> **SELECTED EXCERPT**
=== Section Start ===

BUCS 17 SAINTS 21
Despite getting the help they needed from Atlanta on Saturday, the Bucs dropped virtually out of the playoff race with a 21-17 loss to the Saints in which they had a 10-point lead with four minutes to play The Tampa Bay Buccaneers got what they needed on Saturday night. Unfortunately, they couldn’t make it count on Sunday afternoon.

An overtime victory by the Atlanta Falcons over the Carolina Panthers on Saturday kept the Bucs’ playoff hopes in the realm of the believable. However, Tampa Bay lost 21-17 to the New Orleans Saints in almost surreal fashion and dropped to the most remote fringes of the NFC playoff hunt. The loss was particularly painful in that every other result the Bucs needed over the weekend came to pass. Tampa Bay is now 5-9, tied with five other teams a game behind the 6-8 Saints, St. Louis Rams and Carolina Panthers. “It will not get any harder than this for our players, our coaches and our fans,” said Jon Gruden. “It was a horrible, horrible defeat today.”

=== Section End ===

> **EXTRACTED RECORDS**
=== Section Start ===

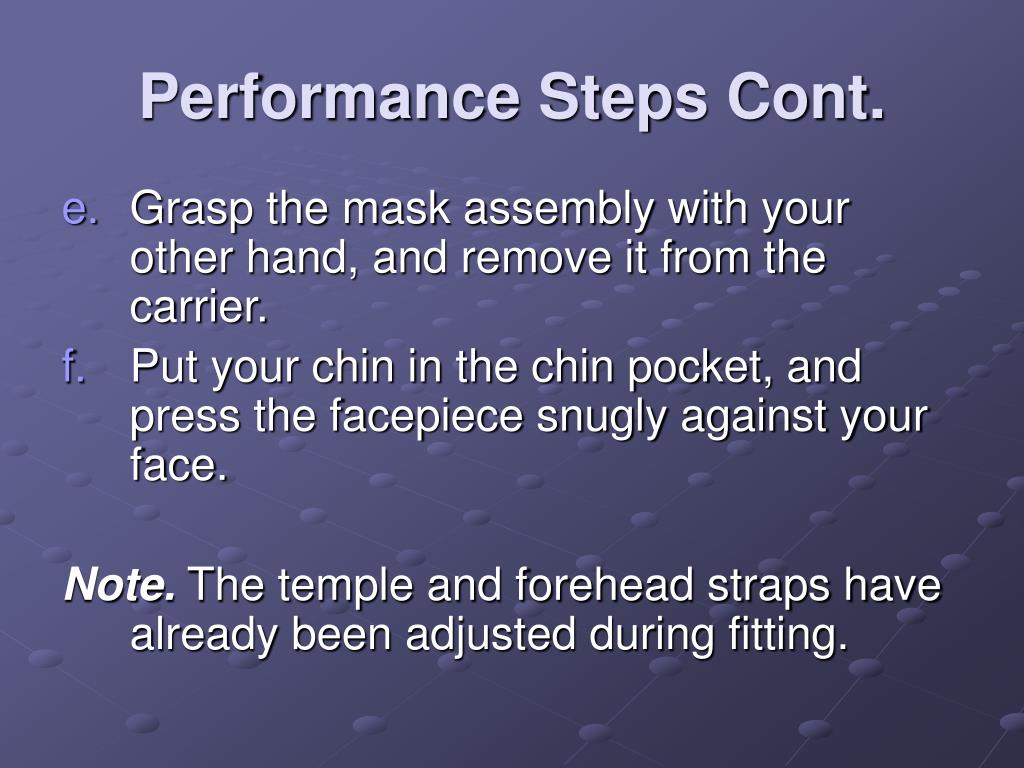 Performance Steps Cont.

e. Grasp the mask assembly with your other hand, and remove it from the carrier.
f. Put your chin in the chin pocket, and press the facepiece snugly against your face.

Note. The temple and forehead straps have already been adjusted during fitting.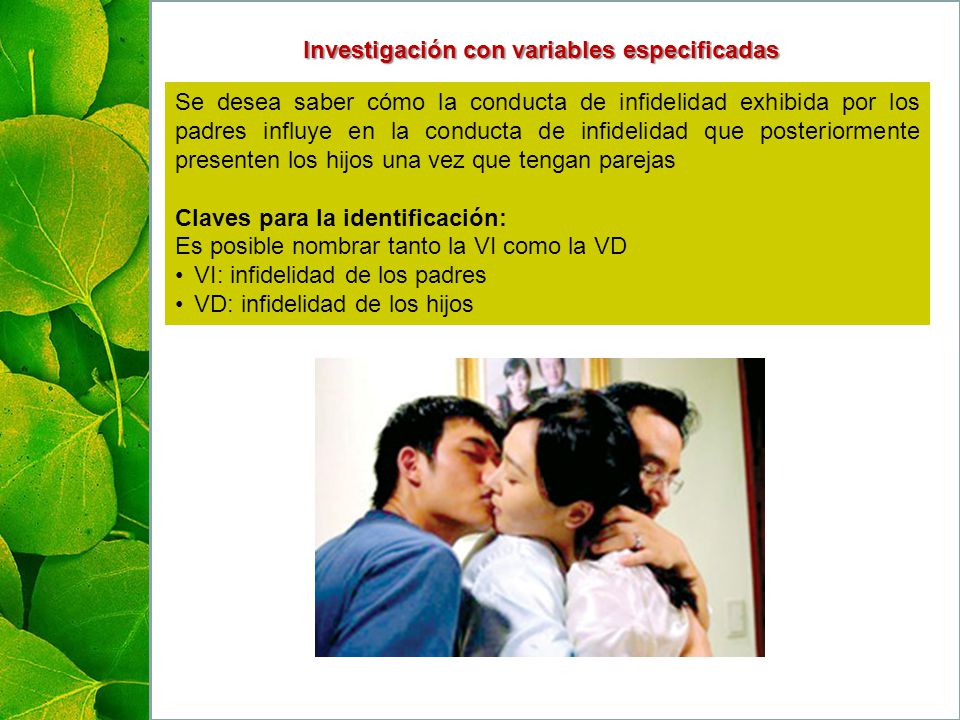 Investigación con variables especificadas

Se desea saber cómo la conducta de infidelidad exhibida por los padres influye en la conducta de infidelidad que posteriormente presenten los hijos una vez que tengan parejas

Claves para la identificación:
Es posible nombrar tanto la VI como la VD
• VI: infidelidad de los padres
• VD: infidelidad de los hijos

=== Section End ===
=== Section Start ===

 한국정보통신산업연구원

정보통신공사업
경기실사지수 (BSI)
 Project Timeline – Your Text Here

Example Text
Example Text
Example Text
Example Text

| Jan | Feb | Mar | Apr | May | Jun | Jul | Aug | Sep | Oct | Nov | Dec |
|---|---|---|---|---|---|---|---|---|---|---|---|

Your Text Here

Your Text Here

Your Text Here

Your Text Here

=== Section End ===
=== Section Start ===

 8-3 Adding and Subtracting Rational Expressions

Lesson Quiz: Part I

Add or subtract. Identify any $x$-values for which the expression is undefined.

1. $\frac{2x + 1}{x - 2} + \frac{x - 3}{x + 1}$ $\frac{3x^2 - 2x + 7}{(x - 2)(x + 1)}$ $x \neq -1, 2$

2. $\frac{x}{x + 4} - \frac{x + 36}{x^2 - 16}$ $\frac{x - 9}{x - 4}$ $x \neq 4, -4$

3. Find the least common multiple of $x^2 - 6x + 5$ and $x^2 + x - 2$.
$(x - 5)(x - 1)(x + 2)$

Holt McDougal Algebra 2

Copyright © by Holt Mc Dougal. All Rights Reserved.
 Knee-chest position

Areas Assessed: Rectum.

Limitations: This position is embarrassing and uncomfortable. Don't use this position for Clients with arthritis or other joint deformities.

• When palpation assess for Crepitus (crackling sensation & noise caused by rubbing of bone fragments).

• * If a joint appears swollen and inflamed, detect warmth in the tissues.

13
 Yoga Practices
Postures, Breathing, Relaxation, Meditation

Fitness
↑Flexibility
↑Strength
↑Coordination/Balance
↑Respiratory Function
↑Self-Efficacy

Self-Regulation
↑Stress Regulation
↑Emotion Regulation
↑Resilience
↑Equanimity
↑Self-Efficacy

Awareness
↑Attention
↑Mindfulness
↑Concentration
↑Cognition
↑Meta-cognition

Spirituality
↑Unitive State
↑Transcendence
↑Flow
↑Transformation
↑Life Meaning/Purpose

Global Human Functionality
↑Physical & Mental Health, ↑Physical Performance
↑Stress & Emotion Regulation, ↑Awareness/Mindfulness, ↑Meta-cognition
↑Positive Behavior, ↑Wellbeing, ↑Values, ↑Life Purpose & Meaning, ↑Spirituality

=== Section End ===

> **INSTRUCTIONS**
A - What record does the game recap give Tampa Bay after the loss?
B - Output the part of the game recap that opens with the words containing "BUCS 17 SAINTS" and closes with "on Sunday afternoon.".
Use only the game recap, not the entries.

> **SOLVED PROBLEMS**
A - 5-9

B -
BUCS 17 SAINTS 21
Despite getting the help they needed from Atlanta on Saturday, the Bucs dropped virtually out of the playoff race with a 21-17 loss to the Saints in which they had a 10-point lead with four minutes to play The Tampa Bay Buccaneers got what they needed on Saturday night. Unfortunately, they couldn’t make it count on Sunday afternoon.